The most likely reason why the data on outcome have been so conflicting is the relatively low rate of death and MI at follow-up among patients (mostly women) with angina and no obstructive coronary disease. The largest meta-analysis on this issue [20] identified 54 studies, reporting outcomes in a total of 35 039 patients (mean age 56, male/female ratio 0.51) with angina and no obstructive CAD. After a median follow-up of 5 years, the pooled incidence of death and MI was 0.98/100 person-years [95% confidence interval (CI) 0.77-1.19%], that is less than 1% per year. Factors associated with death and MI were dyslipidaemia (p = 0.016), diabetes (p = 0.035), and hypertension (p = 0.016). Studies enrolling patients with less-than-obstructive CAD showed a higher incidence of the primary outcome (1.32/100 person-years, 95% CI 1.02-1.62) compared with studies including only patients with ‘entirely normal’ coronary arteries (0.52/100 person-years, 95% CI 0.34-0.79; p < 0.01). Documented myocardial ischemia was not associated with worse outcome.

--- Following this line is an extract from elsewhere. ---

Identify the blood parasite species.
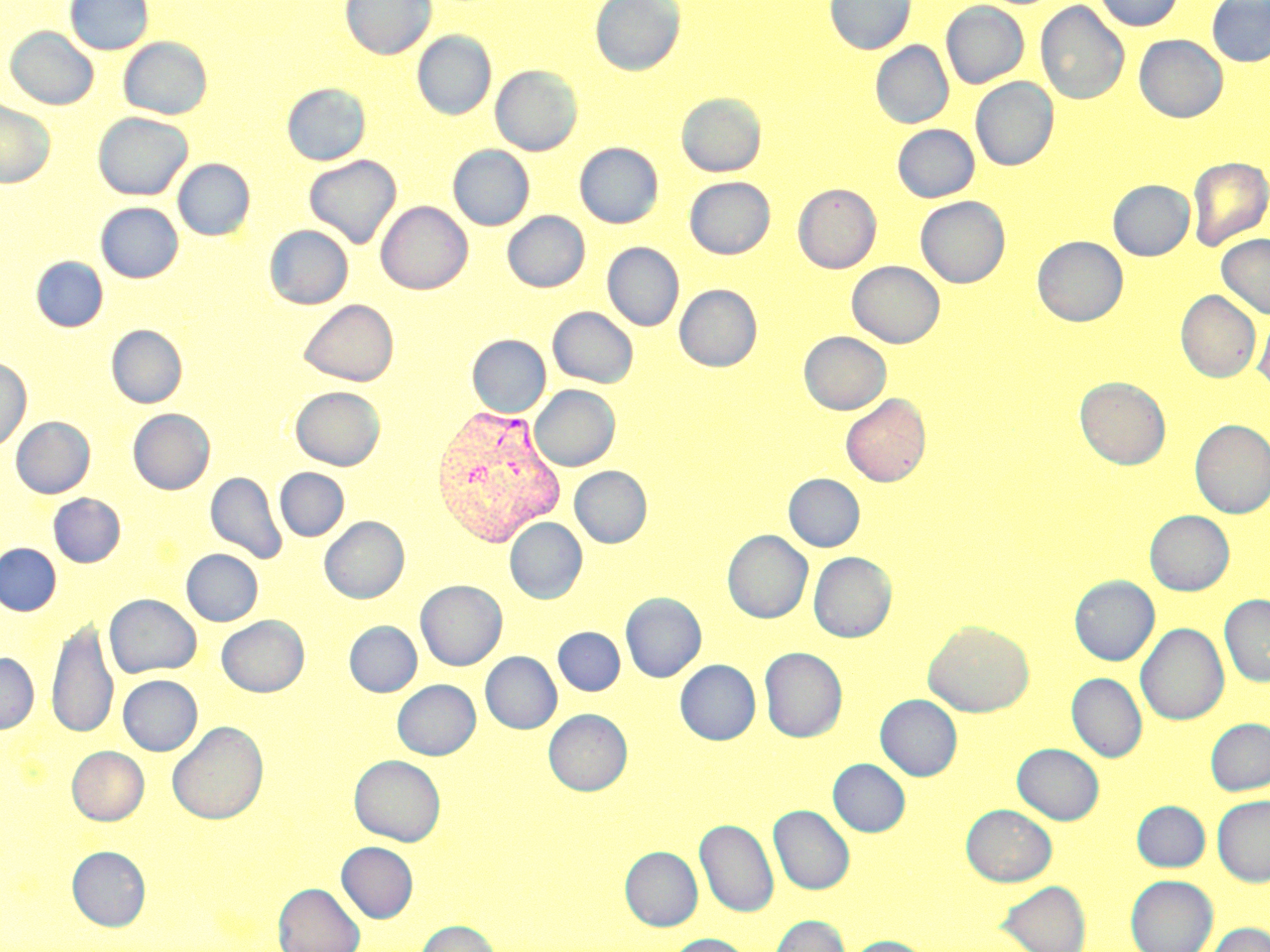
Plasmodium vivax.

However, these patients suffered from a high rate of recurrent hospitalizations.
Conclusions
Transitional VMS have been associated with adverse cardiovascular outcomes during menopause. However, their association with hard ischemic endpoints (such as death or MI) is not proven, probably due to the low rate of these events in the studies. There is no evidence of more severe coronary atherosclerosis among post-menopausal women with a history of VMS, who, at least in the Ladies ACS study, may experience an MI earlier than women without such a history. The contribution of increased endothelial or microvascular dysfunction in cases with an MI and nonobstructive coronary disease should be investigated with specific methods.
Disclosure
The authors report no conflict of interests.